▶ [À FAIRE]
1. Recopiez l'extrait sur la librairie Gibert de « Mais après avoir » à « 2 700 000 F. ».
2. Pour chacune des affirmations suivantes, dites si elle concorde avec l'extrait sur la librairie Gibert, en citant les mots qui tranchent. (a) L'entreprise a été condamnée à verser au total 1 600 000 F d'indemnités. (b) La librairie rachète les livres jusqu'à 85 % du prix neuf. (c) La grève menée pour obtenir la prime « étrenne » a duré six mois.

===== EXTRAIT DE PAGE =====

L'idée ? Vendre des livres dont les élèves ont besoin. La librairie les rachète de 5 à 55% du prix neuf, et les revend d'occasion de 40 à 85% du prix neuf. Les marges de profit atteignent jusqu'à 88% ! Un système qui a de quoi faire briller les longues dents de la famille Gibert.
Mais après avoir acheté des magasins sur la place Saint-Michel, et bénéficié d'une croissance jusqu'en 1993, les chiffres d'affaires ont stagné et le groupe a freiné sa progression.
En 1998, une série de désaccords sur la restructuration de l'entreprise ont amené le patron à licencier sa directrice commerciale et sa propre fille (alors directrice adjointe). Les licenciements ayant été jugés abusifs par les Prud-hommes, l'entreprise a été condamnée à verser un total de 1 600 000 F d'indemnités. L'appel porterait l'indemnité de la fille à 2 700 000 F.
Les procès pour licenciements abusifs, irrégularités, les amendes répétées pour vice de sécurité dans les magasins sont courants. Les salaires sont bloqués depuis des années. Une prime " étrenne ", 70% du 13ème mois, a été diminuée de moitié, voire supprimée pour certains. Il y a une vingtaine d'années les salariés s'étaient battus pour l'obtenir, déclenchant un mouvement de grève qui s'était étalé sur trois mois. Gibert avait fini par céder. Des oublis constants sont constatés sur les bulletins de salaires : primes de remplacement non versées, dépassements horaires non payés pour les caissières. Des postes supprimés sur les rayons sont au mieux remplacés par des CDD lors des périodes fortes.
Les conditions de travail sont innommables dans certains magasins envahis de cafards. En plein été, dans un de ceux-ci, on dépasse facilement les 30° car le site n'est pas climatisé. Les employés y souffrent de maux de tête, de toux. Il faut dire que le magasin ouvre ses portes toute la journée sur un boulevard saturé de voitures et que rien ne ventile cet air pollué. En hiver, c'est pire, la vieille chaudière n'arrive pas à réchauffer l'air glacé qui y pénètre. Et pour couronner le tout, on y voit même des souris.
C'est dire que les motifs de mécontentement sont nombreux et le ras-le-bol des salariés amplement justifié, face aux méthodes abusives et au dédain d'une direction avide de profit.

===== ENTRÉES RÉPERTORIÉES =====

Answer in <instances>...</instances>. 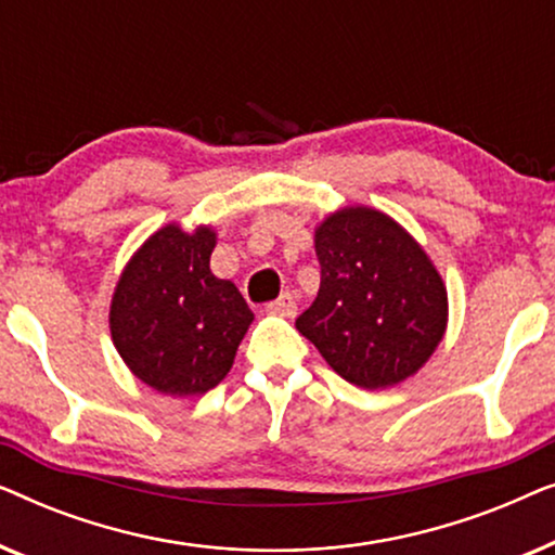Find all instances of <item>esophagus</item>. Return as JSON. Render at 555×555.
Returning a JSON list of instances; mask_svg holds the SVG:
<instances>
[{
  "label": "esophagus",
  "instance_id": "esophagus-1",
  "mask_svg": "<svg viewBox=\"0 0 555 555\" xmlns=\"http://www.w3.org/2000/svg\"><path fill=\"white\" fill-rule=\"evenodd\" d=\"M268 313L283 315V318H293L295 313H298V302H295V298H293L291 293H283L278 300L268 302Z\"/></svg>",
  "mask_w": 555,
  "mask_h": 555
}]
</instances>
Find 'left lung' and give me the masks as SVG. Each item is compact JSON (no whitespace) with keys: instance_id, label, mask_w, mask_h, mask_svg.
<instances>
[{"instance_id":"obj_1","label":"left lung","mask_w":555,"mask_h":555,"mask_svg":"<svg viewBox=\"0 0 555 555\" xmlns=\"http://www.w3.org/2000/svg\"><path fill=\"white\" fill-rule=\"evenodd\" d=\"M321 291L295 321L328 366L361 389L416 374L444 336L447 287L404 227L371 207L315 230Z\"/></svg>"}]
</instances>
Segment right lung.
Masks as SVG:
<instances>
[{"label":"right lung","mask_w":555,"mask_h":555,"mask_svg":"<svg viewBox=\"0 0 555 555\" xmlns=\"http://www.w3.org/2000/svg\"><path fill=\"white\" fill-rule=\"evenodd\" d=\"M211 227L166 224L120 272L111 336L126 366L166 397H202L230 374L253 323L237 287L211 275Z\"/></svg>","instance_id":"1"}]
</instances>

=====
===== ENTRÉES RÉPERTORIÉES =====

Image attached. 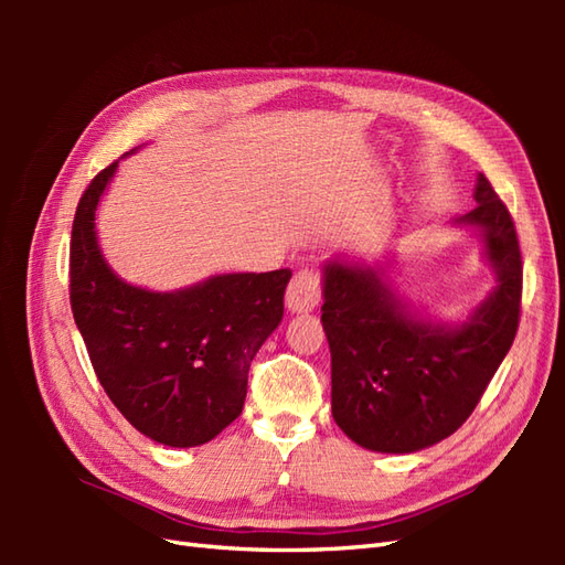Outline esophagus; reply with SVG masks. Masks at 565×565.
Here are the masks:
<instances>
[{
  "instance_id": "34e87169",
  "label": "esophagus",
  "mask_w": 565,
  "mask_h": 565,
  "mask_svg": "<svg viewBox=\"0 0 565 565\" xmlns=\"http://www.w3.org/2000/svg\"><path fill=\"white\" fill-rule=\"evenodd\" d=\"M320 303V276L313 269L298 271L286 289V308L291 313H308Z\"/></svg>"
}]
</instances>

=====
===== ENTRÉES RÉPERTORIÉES =====

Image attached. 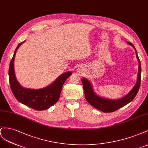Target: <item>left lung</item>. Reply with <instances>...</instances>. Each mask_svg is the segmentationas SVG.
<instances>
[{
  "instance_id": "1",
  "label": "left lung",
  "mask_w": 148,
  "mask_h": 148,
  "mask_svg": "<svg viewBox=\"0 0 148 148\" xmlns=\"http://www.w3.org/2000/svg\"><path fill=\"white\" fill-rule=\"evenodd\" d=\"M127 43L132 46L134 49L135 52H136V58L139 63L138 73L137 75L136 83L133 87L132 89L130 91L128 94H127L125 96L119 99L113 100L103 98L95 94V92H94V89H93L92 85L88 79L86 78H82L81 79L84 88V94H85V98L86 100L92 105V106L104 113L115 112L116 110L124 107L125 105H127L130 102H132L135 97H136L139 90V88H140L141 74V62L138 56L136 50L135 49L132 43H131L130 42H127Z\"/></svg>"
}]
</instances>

=====

▶ [LES RÉPONSES]
1.
Mais après avoir acheté des magasins sur la place Saint-Michel, et bénéficié d'une croissance jusqu'en 1993, les chiffres d'affaires ont stagné et le groupe a freiné sa progression.
En 1998, une série de désaccords sur la restructuration de l'entreprise ont amené le patron à licencier sa directrice commerciale et sa propre fille (alors directrice adjointe). Les licenciements ayant été jugés abusifs par les Prud-hommes, l'entreprise a été condamnée à verser un total de 1 600 000 F d'indemnités. L'appel porterait l'indemnité de la fille à 2 700 000 F.

2.
(a) Oui : « l'entreprise a été condamnée à verser un total de 1 600 000 F d'indemnités ».
(b) Non : « La librairie les rachète de 5 à 55% du prix neuf ».
(c) Non : « un mouvement de grève qui s'était étalé sur trois mois ».